You can absolutely make a case that Reichel is one of the better options for the Blackhawks right now. I don't think anyone is arguing that. You could also say he deserved a longer look, even if it's not a permanent spot, and I tend to agree.

The Blackhawks, more than anything, want Reichel to play meaningful hockey and experience better situations in the AHL with the IceHogs, who are legitimately one of the best teams and could make a deep run in the Calder Cup Playoffs.

"Let’s call a spade a spade, we’re chasing most games here," Davidson said. "And I don’t necessarily think that’s conducive to extremely positive development. There’s great situations in Rockford where our young players have to go out and defend a lead and defend close games, and they get opportunities to play and score and come back from tight games against other really good teams. They’re just different situations right now, so we have to take that into account, too."

The Blackhawks have said from Day 1 that they're going to be patient with their prospects, considering they've rushed too many of them to the NHL over the last few years. That means using the AHL to their full advantage and working with them hands-on.

The Blackhawks don't seem too worried about Reichel's confidence, and whether his going up and down could affect him in the bigger picture.
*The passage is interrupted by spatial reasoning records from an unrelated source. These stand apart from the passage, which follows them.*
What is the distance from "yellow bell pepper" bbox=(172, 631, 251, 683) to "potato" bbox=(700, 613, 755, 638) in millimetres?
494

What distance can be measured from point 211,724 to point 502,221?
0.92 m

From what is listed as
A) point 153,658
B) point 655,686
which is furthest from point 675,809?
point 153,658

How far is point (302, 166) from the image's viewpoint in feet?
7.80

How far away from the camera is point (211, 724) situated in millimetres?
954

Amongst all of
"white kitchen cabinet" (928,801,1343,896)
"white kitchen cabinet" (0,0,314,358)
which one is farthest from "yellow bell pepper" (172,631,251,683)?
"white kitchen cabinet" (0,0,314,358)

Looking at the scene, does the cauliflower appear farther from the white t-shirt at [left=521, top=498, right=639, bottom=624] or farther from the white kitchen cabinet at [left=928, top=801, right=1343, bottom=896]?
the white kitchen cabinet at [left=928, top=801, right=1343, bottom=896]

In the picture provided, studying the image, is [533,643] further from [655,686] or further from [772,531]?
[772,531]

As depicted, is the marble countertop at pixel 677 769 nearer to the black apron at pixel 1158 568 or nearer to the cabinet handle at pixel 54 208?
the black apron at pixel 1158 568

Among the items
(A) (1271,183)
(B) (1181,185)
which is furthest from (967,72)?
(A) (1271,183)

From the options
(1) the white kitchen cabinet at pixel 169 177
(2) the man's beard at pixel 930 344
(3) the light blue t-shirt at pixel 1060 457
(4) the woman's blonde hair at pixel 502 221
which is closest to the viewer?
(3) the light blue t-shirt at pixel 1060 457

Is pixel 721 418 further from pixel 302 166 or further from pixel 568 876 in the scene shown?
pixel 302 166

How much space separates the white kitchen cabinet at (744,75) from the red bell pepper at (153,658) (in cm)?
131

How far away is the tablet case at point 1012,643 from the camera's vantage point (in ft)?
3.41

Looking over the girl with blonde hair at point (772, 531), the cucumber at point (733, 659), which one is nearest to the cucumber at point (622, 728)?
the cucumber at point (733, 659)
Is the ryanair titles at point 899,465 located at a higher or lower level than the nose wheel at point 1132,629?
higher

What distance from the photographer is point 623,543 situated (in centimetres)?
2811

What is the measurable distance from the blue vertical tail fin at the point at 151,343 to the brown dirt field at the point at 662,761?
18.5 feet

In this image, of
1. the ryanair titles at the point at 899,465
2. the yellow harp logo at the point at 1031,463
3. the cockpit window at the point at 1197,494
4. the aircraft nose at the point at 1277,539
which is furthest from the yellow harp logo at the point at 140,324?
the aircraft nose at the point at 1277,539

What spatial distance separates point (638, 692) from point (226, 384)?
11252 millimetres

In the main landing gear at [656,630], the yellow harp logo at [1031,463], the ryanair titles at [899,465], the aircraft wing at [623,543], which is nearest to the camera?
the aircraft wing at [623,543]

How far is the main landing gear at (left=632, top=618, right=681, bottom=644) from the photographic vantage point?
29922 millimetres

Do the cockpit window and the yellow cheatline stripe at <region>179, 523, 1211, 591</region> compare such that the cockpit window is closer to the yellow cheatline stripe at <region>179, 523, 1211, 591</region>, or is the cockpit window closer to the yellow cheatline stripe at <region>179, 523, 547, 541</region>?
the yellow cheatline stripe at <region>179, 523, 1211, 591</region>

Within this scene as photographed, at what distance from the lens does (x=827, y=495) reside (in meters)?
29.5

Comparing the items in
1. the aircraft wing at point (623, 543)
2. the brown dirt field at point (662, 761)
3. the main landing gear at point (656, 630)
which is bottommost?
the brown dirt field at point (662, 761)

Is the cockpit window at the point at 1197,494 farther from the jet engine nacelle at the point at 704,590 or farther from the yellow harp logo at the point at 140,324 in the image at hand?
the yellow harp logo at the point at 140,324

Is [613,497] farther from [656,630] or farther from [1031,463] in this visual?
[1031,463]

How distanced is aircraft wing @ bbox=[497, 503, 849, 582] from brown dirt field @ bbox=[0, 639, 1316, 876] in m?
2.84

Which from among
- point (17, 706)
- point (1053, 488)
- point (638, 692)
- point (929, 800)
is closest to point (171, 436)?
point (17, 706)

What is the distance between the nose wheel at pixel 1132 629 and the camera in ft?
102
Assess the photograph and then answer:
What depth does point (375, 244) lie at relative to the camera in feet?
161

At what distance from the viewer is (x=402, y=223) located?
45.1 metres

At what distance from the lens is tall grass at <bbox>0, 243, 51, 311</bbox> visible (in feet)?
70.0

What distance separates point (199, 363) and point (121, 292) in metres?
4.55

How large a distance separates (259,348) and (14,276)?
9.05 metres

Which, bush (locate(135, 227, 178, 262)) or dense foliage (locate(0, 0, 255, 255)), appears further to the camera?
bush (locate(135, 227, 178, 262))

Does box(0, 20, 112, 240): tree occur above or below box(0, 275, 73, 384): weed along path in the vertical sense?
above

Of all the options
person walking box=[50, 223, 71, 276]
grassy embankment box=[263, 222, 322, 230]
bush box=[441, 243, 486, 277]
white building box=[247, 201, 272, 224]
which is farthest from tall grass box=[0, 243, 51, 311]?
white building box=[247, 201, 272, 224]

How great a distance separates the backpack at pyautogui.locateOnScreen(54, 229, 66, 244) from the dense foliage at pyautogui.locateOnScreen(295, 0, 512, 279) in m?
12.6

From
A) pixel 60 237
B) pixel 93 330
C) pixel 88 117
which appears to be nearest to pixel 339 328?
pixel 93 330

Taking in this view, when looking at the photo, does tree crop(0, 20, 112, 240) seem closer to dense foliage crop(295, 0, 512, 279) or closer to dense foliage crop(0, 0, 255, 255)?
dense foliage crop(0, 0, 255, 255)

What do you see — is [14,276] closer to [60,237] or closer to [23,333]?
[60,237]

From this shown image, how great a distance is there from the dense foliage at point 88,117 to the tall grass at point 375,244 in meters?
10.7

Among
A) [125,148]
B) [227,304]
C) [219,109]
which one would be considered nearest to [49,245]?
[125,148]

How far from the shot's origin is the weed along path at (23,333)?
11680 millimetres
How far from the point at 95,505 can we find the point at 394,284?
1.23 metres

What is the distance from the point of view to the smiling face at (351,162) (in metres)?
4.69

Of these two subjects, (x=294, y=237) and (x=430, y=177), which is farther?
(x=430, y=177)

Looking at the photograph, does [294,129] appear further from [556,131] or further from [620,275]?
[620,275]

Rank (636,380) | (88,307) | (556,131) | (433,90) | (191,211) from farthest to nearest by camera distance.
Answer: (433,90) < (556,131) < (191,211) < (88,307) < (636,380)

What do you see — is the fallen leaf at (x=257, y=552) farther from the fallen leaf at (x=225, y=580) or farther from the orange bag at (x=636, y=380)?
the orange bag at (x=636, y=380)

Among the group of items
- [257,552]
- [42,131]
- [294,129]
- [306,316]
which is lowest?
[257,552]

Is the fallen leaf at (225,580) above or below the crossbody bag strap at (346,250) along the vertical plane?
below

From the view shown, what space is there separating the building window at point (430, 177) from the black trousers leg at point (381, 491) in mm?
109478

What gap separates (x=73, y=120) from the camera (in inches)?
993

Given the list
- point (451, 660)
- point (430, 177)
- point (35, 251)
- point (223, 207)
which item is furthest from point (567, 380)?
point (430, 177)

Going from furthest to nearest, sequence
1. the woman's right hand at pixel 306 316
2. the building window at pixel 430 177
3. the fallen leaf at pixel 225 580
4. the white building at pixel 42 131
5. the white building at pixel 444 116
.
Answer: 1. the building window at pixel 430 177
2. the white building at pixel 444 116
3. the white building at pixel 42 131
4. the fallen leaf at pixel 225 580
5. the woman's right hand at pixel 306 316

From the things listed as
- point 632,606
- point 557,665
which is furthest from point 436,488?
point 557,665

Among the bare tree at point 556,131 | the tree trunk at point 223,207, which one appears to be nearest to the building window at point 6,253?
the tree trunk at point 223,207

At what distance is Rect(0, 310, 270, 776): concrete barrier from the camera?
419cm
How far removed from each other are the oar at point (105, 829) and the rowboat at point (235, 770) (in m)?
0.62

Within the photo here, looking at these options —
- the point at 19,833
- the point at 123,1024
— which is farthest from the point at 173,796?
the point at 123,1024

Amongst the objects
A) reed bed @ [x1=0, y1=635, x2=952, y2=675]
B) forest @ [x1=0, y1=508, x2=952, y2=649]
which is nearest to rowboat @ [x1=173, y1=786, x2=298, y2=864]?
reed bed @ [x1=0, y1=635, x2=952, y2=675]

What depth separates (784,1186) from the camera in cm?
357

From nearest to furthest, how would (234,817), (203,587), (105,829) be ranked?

"It's always a consideration," Davidson said. "That's why we make sure that they understand the big picture and there's a roadmap there and there has been from the start of the year and make sure that when you're making decisions that they understand them.

"As we've talked about in the past with players, it's not their job to see the big picture but it's your job to help them understand and walk them through why you're doing things and why you think it's best long-term, and that's something we've done with not only Lukas but with a lot of our prospects that, you know what, they're knocking on the door.

"Some of them, could they play in the NHL? They probably could. But it's a question of what's best for their development long term and being in situations that we can provide them in Rockford on a very good team in a very good league, I think, is something we really, really value.

"And then their exposure to our coaches every single day, that's not something you get very often in hockey development when, if they're in junior or Europe or college, they have their own coaches and you can only see them so much. The AHL is truly the only time in development along the way to the NHL that you have hands-on development opportunities every single day, and so that's something we're trying to take advantage of."